> Required task
Only the lines from the one containing "How far is the" through the last line below should be written out, exactly and with both ends kept.

> Material provided
######

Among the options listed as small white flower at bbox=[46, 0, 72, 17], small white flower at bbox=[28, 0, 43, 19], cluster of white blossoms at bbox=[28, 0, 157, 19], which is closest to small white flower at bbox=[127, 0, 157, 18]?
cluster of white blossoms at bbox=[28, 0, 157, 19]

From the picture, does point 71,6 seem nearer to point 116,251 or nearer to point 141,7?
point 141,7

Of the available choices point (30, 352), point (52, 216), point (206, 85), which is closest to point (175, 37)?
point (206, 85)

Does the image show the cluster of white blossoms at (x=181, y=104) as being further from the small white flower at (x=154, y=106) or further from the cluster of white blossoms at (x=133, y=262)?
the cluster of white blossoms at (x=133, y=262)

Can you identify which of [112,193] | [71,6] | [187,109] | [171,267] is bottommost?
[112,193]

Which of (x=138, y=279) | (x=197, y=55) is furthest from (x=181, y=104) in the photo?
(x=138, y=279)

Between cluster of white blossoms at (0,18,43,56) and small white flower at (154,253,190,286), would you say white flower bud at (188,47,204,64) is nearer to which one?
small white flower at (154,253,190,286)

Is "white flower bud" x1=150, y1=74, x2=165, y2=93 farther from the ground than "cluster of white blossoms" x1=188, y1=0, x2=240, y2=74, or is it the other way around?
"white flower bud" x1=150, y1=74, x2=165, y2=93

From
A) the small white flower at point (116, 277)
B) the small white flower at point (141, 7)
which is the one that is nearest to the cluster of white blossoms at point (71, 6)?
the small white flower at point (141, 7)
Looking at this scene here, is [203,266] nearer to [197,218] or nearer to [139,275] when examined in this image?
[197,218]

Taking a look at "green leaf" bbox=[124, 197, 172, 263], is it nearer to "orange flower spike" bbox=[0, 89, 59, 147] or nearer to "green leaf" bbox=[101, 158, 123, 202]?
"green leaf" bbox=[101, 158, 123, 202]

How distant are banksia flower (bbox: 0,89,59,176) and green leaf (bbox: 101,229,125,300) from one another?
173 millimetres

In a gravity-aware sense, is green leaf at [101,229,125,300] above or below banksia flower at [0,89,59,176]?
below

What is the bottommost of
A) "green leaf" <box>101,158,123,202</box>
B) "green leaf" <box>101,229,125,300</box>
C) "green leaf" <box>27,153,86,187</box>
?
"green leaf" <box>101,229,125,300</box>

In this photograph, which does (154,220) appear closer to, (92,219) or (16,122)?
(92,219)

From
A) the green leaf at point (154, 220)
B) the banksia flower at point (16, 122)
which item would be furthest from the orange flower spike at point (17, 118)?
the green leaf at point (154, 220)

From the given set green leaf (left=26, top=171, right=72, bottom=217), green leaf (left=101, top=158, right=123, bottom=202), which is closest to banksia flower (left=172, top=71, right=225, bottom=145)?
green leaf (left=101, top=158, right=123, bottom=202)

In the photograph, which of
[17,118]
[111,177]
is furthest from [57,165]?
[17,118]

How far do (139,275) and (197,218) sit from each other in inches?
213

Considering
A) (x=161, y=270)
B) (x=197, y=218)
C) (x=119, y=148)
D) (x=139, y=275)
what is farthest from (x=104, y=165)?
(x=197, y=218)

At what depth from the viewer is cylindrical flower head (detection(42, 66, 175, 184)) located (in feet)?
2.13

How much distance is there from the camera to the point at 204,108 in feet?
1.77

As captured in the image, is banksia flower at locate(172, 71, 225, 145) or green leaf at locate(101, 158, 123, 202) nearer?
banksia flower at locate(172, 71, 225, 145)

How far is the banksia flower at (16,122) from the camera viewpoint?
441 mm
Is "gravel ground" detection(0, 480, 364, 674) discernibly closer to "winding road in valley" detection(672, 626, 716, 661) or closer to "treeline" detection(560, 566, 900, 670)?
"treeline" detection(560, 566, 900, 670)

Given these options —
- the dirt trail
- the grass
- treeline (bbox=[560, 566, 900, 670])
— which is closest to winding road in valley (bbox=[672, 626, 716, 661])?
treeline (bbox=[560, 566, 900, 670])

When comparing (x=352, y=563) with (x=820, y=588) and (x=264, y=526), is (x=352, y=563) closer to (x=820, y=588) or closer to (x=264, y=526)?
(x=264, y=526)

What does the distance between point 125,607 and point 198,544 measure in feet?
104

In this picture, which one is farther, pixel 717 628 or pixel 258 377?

######

> Exercise output
How far is the banksia flower at (16,122) from the camera viewpoint?
441 mm
Is "gravel ground" detection(0, 480, 364, 674) discernibly closer to "winding road in valley" detection(672, 626, 716, 661) or closer to "treeline" detection(560, 566, 900, 670)?
"treeline" detection(560, 566, 900, 670)

Given these options —
- the dirt trail
- the grass
- treeline (bbox=[560, 566, 900, 670])
— which is closest to winding road in valley (bbox=[672, 626, 716, 661])?
treeline (bbox=[560, 566, 900, 670])

When comparing (x=352, y=563) with (x=820, y=588) and (x=264, y=526), is (x=352, y=563) closer to (x=820, y=588) or closer to (x=264, y=526)?
(x=264, y=526)

What does the distance between point 125,607 and point 198,544 measure in feet?
104

In this picture, which one is farther, pixel 717 628 or pixel 258 377?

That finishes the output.